Il Tour Colombia finisce in archivio con la vittoria finale di Rodrigo Contreras e la sensazione di una macchina appena rimessa in moto, per questo bisognosa di rodaggio e sintesi. Non c’erano i corridori delle precedenti edizioni, eppure fra i nomi venuti alla luce negli ordini di arrivo, quello di Andrea Piccolo fa particolarmente piacere. Il milanese ha lavorato per il suo leader Carapaz scortandolo fino all’approdo sul podio di Bogotà e sta lanciando da qualche tempo degli ottimi segnali. La sensazione che sia prossimo alla svolta si fa largo in chi meglio lo conosce, nella squadra che ci crede e ovviamente nei tifosi che non hanno mai spesso di aspettarlo.
La trasferta colombiana, con tutti gli interrogativi di una corsa costantemente sul filo dei 2.500 metri, lo ha segnalato con un settimo e un secondo posto. E’ difficile presentarsi laggiù e portare a casa qualcosa di particolarmente pesante: sono troppe le differenze di adattamento rispetto ai corridori che a quelle quote sono nati e risiedono. Eppure nella seconda tappa, con l’arrivo a Santa Rosa de Viterbo, Piccolo si è arreso soltanto al maggior spunto e forse anche alla voglia di vincere di un colombiano come Tejada. Chi l’ha visto pedalare dice che il ragazzo spinge già forte e non ha perso l’estro di immaginare l’impossibile: buon viatico per quello che troverà in Europa.

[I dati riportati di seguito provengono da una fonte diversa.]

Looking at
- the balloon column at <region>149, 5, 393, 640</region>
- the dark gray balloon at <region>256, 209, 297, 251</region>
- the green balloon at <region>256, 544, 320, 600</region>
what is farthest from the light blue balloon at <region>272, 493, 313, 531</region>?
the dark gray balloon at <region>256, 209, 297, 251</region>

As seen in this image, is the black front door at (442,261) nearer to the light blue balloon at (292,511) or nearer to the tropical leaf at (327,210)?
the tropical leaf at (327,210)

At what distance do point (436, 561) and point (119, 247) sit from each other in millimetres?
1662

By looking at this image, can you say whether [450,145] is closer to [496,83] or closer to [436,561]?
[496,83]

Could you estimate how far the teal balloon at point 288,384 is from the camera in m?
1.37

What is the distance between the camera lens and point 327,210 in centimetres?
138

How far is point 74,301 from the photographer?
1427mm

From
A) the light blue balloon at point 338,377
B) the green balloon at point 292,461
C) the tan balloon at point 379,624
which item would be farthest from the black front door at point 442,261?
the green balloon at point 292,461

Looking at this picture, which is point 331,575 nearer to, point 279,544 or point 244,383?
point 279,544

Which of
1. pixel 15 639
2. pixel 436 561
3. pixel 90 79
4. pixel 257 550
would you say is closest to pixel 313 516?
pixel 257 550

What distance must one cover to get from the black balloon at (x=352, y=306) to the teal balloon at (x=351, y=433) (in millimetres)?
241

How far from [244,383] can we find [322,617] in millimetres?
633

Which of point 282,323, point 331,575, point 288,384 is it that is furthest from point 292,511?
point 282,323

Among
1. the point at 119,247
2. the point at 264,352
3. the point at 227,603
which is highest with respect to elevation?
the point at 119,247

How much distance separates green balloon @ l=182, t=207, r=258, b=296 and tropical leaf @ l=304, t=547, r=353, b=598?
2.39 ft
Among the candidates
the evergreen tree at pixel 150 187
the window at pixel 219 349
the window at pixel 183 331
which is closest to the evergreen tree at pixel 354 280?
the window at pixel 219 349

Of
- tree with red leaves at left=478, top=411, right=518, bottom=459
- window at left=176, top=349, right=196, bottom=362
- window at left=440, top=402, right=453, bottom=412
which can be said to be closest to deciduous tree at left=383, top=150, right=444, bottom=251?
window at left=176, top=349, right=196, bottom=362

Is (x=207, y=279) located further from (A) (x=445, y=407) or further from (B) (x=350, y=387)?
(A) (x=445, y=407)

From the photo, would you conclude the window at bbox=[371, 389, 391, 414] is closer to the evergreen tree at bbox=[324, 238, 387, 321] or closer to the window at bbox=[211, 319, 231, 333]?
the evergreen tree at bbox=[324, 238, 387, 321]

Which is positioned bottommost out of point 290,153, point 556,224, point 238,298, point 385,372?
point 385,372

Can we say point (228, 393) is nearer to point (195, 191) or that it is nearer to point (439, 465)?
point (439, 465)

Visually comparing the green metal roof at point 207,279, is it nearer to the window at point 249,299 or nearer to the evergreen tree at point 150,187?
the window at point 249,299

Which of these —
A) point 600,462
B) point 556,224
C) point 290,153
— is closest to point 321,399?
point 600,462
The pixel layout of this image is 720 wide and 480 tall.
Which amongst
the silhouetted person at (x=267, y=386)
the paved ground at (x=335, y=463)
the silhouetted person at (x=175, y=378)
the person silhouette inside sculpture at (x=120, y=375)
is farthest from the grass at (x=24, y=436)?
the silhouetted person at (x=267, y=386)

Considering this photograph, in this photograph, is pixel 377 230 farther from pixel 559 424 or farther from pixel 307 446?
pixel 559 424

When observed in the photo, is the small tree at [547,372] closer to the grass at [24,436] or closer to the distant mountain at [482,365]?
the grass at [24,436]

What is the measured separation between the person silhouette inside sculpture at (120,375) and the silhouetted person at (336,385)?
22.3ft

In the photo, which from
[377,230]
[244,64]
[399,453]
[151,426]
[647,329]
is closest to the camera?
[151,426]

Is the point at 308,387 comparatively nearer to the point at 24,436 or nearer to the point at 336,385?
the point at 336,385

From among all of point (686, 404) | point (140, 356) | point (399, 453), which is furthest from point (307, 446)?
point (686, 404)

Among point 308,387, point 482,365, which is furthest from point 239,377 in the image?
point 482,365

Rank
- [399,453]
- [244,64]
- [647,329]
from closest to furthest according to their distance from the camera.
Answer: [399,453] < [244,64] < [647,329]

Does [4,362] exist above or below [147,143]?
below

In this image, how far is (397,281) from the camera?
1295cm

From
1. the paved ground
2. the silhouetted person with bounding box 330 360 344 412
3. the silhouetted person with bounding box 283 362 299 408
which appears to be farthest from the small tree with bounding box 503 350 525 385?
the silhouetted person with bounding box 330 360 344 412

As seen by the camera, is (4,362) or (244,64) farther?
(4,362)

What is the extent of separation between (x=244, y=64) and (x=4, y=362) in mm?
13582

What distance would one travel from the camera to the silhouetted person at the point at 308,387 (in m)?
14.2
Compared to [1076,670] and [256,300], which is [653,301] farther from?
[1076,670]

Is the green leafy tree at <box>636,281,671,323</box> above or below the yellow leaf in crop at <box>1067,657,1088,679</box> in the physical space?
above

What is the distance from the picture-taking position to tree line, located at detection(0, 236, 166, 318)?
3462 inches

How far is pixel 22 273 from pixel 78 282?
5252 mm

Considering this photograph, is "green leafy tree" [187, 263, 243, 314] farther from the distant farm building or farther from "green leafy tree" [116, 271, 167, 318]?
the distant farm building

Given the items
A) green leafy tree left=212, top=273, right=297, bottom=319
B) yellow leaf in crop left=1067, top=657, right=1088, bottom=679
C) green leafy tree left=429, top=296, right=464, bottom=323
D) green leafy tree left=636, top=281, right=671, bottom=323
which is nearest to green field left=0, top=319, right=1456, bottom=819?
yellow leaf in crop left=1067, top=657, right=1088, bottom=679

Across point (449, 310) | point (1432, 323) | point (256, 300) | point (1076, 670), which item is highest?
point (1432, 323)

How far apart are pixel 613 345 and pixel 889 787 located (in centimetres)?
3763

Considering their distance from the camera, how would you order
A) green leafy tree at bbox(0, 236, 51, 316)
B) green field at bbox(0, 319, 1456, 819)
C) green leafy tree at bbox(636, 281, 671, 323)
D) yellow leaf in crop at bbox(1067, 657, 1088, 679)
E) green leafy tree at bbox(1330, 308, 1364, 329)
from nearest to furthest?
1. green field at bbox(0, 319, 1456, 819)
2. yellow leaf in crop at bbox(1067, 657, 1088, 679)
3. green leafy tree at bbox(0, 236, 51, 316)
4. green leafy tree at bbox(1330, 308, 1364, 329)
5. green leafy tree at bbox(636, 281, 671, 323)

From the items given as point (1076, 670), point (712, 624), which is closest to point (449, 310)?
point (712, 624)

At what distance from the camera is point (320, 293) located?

Ti si vede correre davanti, bel segno. Hai fatto un bell’inverno? Come è andata la preparazione?
Sicuramente ho fatto un inverno differente da tutti gli altri anni. Il clima ci ha aiutato e nel momento in cui ha incominciato a far freddo in Europa, sono venuto in Colombia a fare un ritiro in altura per adattarmi già alla corsa. Per questo la preparazione è andata tutta secondo i piani prestabiliti da me, dalla squadra e dall’allenatore
Quanto è importante per il morale e la voglia di lavorare andare alle corse e stare davanti?
Molto! Vedere di essere davanti ti dà la forza di fare sempre una pedalata in più per non staccarti, perché sai che anche gli altri sono allo stesso limite.


Come è stato il primo anno nel WorldTour e a cosa è servito?
Lo scorso anno sicuramente non è stato semplice per me. Ho cercato sempre delle sensazioni in allenamento e in corsa che non ho mai trovato. Però ho lavorato molto per la squadra e questo mi è servito da esperienza.
Si è sempre detto che hai un grande motore, stai lavorando anche sull’aspetto mentale, magari cominciando a puntare a obiettivi definiti?
Sì, sto lavorando molto a livello mentale. Mi sto facendo seguire da un mental coach e questa cosa è molto importante. Ho notato davvero la differenza. Ho capito che per poter vincere contro gli altri, devi prima vincere te stesso. E’ stato un passaggio decisivo, che consiglierei a tutti. Si acquista una sicurezza molto superiore in se stessi.


Buttiamo via la scaramanzia: qual è l’obiettivo dei sogni?
Come ho imparato, preferisco puntare a traguardi reali e non troppo distanti. Quindi l’obiettivo sarà quello di far bene alla Liegi e provare a vincere una tappa al Giro d’Italia.
Come ti trovi alla EF?
Alla EF mi sento sereno e supportato in tutto. Ci danno tutto quello che serve per essere ai livelli top, abbiamo la possibilità per allenarci e rendere al meglio. E ho capito che essere tranquilli e sereni a livello mentale è la cosa più importante.
Dopo le varie vicissitudini delle ultime stagioni, dalla Gazprom alla Drone Hopper, ti senti più solido di quando sei passato?
Sicuramente sì. Sento di aver costruito e di avere comunque una base sotto, che prima non avevo sicuramente. Gli anni di esperienza nel WorldTour servono a questo: a creare una base solida per poi poter lavorare bene.


Cosa speravi di portare a casa da questo viaggio?
Da questa trasferta ho già portato a casa più di quanto sperassi. Adesso non resta che tornare a casa. Mi sono goduto l’ultima tappa, cercando il miglior risultato possibile per la squadra. Sono soddisfatto perché non mi aspettavo che il mio fisico rispondesse così bene all’altura. Per questo non vedo l’ora di tornare in Europa per scoprire le nuove sensazioni.